BRANO ESTRATTO >>
====================

La paura. La paura, che da sempre è uno strumento di controllo, è diventata la cifra del nostro tempo. Abbiamo paura di un mucchio di cose. Dei clandestini e dei vaccini. Di attentati e meningiti. Di perdere il lavoro o di finire per strada. E per strada talvolta si può finire non per via di un licenziamento o di undivorzio, ma a causa di un'altra grande fonte di paura: quella rappresentata dallo stesso pianeta che ci ospita. E che mostra sempre più spesso una certa insofferenza nei confronti della nostra Specie. L'Uomo è la più grave minaccia all'ecosistema. E i mutamenti climatici in atto - dal livello dei mari che si alza ai ghiacciai grandi come isole che si staccano dai Poli - sono allo stesso tempo il prodotto del nostro impatto sulla Terra e il modo che la Terra ha per dirci che prima o poi potrebbe sbarazzarsi di noi. Tsunami, uragani, bombe d'acqua o alluvioni: tutte cose a cui poco per volta ci stiamo abituando. E terremoti. Che non dipendono dalla quantità di Co2 che il nostro stile di vita immette nell'atmosfera, ma che una volta di più ci fanno percepire la differenza di forze in campo tra noi e la Natura.

====================

RIGHE FORNITE >>
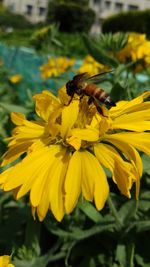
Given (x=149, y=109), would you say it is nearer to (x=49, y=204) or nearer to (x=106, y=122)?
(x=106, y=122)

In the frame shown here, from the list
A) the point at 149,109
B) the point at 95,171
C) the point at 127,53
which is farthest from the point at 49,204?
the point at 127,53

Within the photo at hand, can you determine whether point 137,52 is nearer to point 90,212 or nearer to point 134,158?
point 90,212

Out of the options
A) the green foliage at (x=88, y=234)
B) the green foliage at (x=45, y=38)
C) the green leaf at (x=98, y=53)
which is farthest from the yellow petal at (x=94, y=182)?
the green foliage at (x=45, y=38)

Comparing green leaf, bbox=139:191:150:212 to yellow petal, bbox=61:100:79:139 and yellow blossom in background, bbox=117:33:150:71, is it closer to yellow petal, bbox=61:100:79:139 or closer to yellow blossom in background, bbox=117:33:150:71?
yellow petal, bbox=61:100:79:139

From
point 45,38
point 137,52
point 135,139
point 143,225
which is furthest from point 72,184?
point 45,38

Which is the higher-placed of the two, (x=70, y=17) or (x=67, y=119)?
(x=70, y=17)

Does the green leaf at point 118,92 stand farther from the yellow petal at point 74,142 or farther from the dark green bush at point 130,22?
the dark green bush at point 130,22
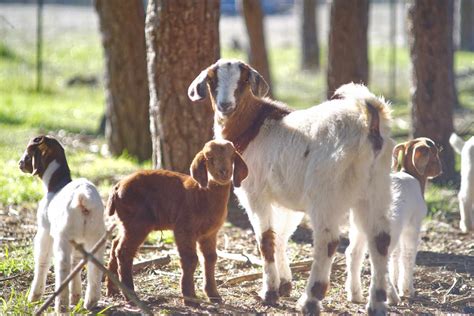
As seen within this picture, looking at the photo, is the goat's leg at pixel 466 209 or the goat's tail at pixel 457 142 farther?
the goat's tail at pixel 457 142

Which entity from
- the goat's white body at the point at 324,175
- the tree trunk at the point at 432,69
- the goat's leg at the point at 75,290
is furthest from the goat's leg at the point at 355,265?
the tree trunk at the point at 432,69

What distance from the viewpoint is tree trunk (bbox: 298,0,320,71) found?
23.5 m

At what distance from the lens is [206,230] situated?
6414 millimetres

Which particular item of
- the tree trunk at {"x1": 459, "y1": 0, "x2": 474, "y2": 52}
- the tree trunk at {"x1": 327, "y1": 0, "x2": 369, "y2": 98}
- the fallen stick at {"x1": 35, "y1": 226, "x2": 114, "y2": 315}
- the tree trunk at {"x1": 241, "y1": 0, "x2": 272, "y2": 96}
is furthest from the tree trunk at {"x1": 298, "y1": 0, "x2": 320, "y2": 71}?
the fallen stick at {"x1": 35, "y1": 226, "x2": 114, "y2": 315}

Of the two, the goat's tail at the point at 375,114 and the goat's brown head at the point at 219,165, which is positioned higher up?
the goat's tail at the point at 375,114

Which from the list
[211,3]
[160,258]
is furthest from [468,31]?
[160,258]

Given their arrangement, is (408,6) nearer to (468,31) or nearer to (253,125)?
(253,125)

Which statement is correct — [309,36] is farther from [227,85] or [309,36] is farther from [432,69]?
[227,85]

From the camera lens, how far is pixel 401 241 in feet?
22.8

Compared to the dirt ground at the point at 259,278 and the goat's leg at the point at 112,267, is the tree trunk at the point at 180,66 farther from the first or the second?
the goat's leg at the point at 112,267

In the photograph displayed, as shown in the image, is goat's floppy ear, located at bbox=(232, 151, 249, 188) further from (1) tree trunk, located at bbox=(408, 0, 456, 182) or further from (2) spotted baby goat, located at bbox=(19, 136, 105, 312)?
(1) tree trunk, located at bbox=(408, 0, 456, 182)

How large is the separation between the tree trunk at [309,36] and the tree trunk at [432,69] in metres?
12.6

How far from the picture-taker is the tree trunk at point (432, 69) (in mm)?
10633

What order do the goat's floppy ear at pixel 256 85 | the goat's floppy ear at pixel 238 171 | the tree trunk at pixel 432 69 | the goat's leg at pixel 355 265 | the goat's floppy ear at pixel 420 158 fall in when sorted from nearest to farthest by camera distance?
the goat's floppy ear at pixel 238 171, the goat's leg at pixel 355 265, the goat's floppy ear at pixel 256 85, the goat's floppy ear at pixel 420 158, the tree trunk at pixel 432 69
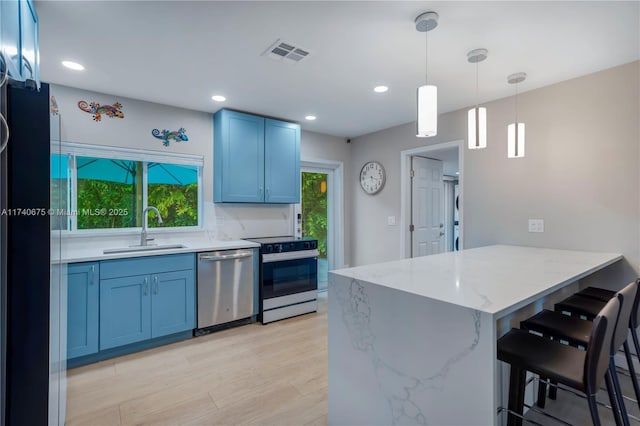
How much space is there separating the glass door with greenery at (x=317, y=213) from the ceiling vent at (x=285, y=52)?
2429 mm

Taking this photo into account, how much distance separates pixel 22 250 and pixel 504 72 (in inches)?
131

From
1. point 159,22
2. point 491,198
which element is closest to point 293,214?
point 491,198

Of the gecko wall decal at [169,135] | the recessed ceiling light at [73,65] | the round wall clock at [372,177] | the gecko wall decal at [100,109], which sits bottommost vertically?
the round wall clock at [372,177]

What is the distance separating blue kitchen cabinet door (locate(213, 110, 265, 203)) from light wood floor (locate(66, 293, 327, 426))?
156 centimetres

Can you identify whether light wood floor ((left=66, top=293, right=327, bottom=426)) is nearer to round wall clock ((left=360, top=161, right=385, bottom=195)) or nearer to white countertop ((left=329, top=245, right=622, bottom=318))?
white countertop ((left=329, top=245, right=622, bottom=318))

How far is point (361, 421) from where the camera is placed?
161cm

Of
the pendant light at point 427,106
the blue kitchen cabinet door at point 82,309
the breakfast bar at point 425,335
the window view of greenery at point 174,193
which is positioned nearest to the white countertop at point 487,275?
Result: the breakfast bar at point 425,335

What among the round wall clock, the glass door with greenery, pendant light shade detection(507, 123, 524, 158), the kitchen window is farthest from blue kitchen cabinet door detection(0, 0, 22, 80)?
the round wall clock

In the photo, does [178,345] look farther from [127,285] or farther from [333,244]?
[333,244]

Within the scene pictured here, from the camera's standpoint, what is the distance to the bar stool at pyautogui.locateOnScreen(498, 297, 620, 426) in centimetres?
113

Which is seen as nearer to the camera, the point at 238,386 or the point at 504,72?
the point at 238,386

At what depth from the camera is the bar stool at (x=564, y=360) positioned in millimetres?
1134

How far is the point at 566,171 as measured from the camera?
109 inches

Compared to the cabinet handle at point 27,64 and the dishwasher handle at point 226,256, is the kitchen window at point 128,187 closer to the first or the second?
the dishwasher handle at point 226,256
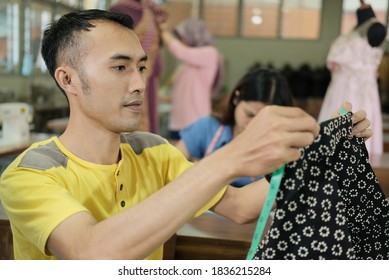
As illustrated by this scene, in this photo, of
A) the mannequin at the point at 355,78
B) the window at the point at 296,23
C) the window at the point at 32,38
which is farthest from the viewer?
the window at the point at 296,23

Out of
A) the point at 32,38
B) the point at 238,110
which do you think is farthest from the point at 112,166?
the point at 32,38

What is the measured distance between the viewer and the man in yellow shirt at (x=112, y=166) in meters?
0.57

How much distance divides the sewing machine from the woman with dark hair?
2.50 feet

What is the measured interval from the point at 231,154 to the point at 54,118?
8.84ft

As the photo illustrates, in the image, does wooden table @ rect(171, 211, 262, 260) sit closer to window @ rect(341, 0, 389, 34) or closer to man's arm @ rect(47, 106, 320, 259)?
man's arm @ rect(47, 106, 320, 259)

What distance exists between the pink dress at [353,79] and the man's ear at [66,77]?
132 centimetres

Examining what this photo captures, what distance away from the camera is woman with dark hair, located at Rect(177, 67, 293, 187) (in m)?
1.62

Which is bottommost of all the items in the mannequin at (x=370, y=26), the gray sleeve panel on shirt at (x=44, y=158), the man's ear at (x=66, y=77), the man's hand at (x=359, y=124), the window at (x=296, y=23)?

====================

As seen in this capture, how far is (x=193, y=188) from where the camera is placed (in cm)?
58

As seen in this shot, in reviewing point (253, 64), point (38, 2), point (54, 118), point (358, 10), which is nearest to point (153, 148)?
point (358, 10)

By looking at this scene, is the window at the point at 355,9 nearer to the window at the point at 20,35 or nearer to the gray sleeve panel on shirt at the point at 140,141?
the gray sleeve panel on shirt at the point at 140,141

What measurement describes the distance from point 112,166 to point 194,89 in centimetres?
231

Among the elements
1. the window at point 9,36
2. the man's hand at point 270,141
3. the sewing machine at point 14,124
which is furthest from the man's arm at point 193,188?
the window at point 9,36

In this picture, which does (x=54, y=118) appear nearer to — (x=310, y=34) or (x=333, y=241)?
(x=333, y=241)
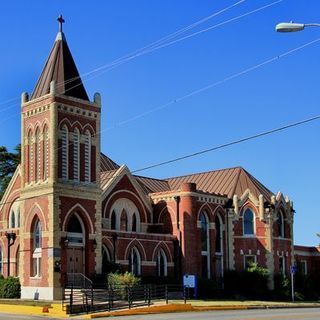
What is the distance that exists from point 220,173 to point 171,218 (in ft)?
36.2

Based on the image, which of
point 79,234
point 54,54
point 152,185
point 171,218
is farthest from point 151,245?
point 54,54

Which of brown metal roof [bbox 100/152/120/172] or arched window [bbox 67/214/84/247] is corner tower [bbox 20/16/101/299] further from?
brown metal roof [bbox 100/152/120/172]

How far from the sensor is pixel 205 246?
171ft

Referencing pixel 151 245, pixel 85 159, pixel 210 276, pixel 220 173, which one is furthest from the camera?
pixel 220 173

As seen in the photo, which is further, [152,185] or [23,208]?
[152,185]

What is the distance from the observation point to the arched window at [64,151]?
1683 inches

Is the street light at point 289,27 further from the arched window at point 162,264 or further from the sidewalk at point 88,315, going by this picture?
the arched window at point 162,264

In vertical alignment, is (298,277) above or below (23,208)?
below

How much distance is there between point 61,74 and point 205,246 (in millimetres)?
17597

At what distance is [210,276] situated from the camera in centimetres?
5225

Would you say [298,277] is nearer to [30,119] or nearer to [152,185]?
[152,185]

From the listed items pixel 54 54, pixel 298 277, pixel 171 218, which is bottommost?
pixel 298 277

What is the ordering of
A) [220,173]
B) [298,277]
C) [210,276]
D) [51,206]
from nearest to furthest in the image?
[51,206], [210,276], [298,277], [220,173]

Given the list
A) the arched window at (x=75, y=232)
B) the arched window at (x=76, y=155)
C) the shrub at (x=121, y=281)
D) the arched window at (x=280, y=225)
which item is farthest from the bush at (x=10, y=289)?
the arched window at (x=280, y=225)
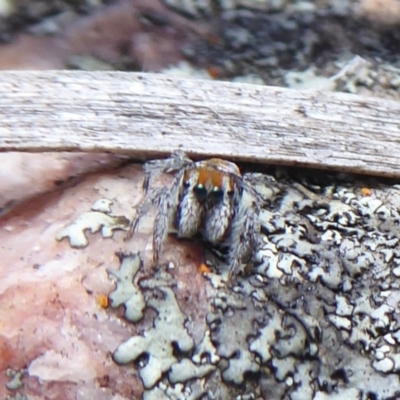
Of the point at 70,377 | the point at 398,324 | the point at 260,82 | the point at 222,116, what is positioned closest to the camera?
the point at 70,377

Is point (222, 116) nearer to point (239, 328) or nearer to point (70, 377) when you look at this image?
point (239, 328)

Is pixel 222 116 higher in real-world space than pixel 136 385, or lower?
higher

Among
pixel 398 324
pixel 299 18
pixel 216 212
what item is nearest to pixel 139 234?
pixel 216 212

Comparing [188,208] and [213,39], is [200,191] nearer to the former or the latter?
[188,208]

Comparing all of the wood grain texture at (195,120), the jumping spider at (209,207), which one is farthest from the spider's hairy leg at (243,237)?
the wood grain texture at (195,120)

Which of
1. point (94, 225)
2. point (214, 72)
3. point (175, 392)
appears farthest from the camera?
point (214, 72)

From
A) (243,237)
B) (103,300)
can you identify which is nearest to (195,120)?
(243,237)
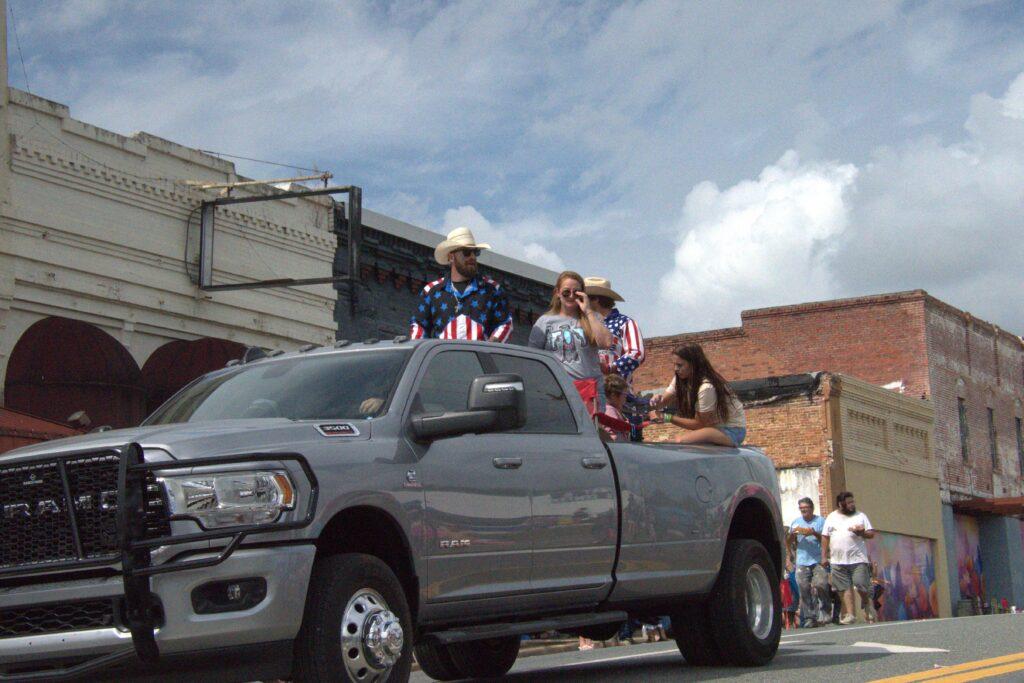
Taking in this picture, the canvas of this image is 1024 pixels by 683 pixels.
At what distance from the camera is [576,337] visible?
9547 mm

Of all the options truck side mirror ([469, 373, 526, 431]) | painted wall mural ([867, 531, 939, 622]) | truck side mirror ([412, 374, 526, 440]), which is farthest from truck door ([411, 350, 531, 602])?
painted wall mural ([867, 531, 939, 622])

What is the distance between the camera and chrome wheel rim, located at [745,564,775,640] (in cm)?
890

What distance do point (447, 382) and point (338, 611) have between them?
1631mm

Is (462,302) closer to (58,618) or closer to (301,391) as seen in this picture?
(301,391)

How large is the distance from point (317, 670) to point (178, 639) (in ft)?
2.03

====================

CONSEGNA >> Secondo il brano sulla paura, chi è la più grave minaccia all'ecosistema?

RISPOSTA >> L'Uomo.